Image and question lines
--- begin ---

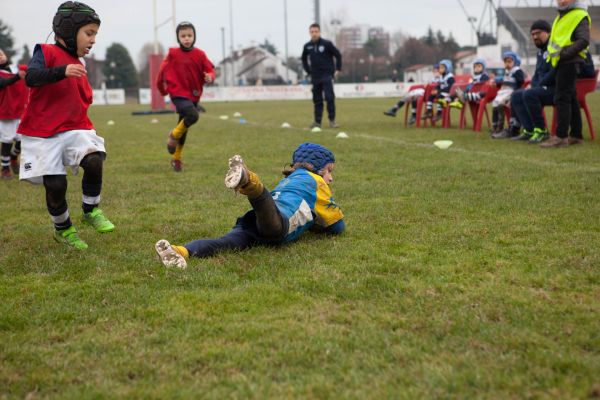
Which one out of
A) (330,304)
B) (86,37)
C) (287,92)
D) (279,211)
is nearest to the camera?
(330,304)

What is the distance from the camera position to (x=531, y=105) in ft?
34.3

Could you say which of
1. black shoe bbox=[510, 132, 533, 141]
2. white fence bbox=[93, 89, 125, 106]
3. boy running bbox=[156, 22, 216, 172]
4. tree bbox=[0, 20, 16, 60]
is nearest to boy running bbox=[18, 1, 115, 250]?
boy running bbox=[156, 22, 216, 172]

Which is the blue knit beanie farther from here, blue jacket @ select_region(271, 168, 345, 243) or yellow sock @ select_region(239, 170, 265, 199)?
yellow sock @ select_region(239, 170, 265, 199)

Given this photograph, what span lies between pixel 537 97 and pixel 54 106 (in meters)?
7.81

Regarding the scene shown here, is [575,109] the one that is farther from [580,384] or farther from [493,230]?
[580,384]

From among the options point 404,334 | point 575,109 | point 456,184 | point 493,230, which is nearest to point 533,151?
point 575,109

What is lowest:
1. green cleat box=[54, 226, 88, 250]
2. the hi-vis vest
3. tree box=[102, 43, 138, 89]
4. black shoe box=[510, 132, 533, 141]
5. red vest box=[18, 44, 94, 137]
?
green cleat box=[54, 226, 88, 250]

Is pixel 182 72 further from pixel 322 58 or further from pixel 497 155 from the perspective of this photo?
pixel 322 58

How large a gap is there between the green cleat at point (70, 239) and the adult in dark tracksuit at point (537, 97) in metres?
7.56

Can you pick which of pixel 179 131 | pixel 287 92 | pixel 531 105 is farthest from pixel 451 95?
pixel 287 92

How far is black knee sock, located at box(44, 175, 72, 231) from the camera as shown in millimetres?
4668

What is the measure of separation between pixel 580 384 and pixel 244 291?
1724 millimetres

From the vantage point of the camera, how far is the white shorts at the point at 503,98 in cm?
1193

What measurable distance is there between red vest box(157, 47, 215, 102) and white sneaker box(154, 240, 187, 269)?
17.6 ft
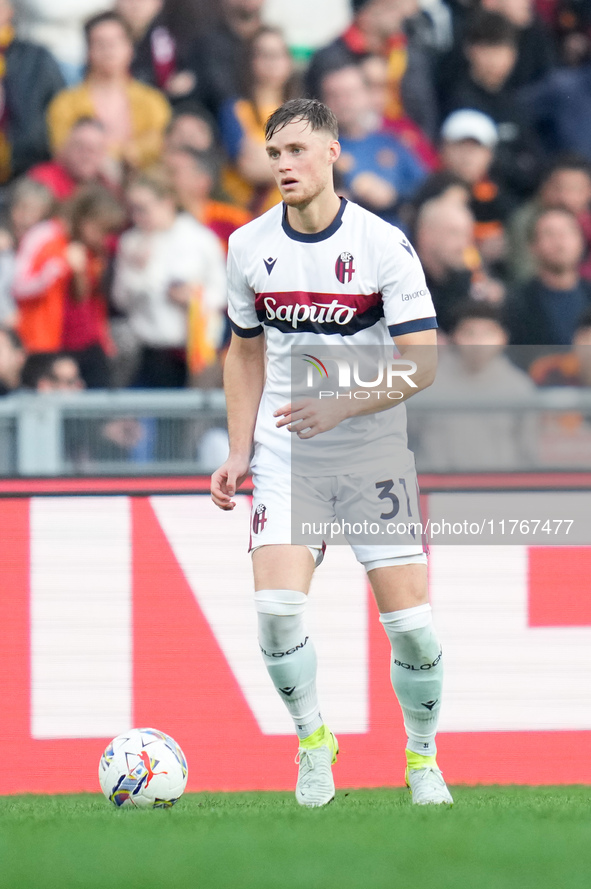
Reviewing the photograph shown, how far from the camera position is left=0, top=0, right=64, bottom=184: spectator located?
7.50 meters

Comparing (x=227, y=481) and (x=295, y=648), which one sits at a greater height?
(x=227, y=481)

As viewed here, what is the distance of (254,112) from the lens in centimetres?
755

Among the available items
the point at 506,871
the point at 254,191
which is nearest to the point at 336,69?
the point at 254,191

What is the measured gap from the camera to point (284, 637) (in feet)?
13.0

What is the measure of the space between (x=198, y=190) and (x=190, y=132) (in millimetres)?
402

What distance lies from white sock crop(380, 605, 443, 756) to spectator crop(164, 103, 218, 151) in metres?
4.08

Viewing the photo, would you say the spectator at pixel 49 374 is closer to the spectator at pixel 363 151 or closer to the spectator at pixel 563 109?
the spectator at pixel 363 151

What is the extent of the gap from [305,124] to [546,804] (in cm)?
234

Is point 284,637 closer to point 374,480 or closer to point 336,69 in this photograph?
point 374,480

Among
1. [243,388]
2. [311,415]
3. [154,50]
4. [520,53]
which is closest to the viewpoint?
[311,415]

--- end ---

Please start at the line that contains "What distance lies" and give every line from there through the last line again, swapping "closer" for "nearer" and leaving everything else unchanged.

Response to the exercise:
What distance lies from white sock crop(380, 605, 443, 756) to spectator crop(164, 103, 218, 151) in metres?
4.08

Viewing the photo, would you say the spectator at pixel 49 374 is nearer to the spectator at pixel 363 151 or nearer to the spectator at pixel 563 109?
the spectator at pixel 363 151

What is the extent of the gap from [305,124] to [546,804] (in cm)?
234

Is point 284,637 nearer to point 374,480 or nearer to point 336,69 in this photograph?
point 374,480

Among
1. [243,388]
2. [311,415]
3. [154,50]
4. [520,53]
which is closest to the viewpoint?
[311,415]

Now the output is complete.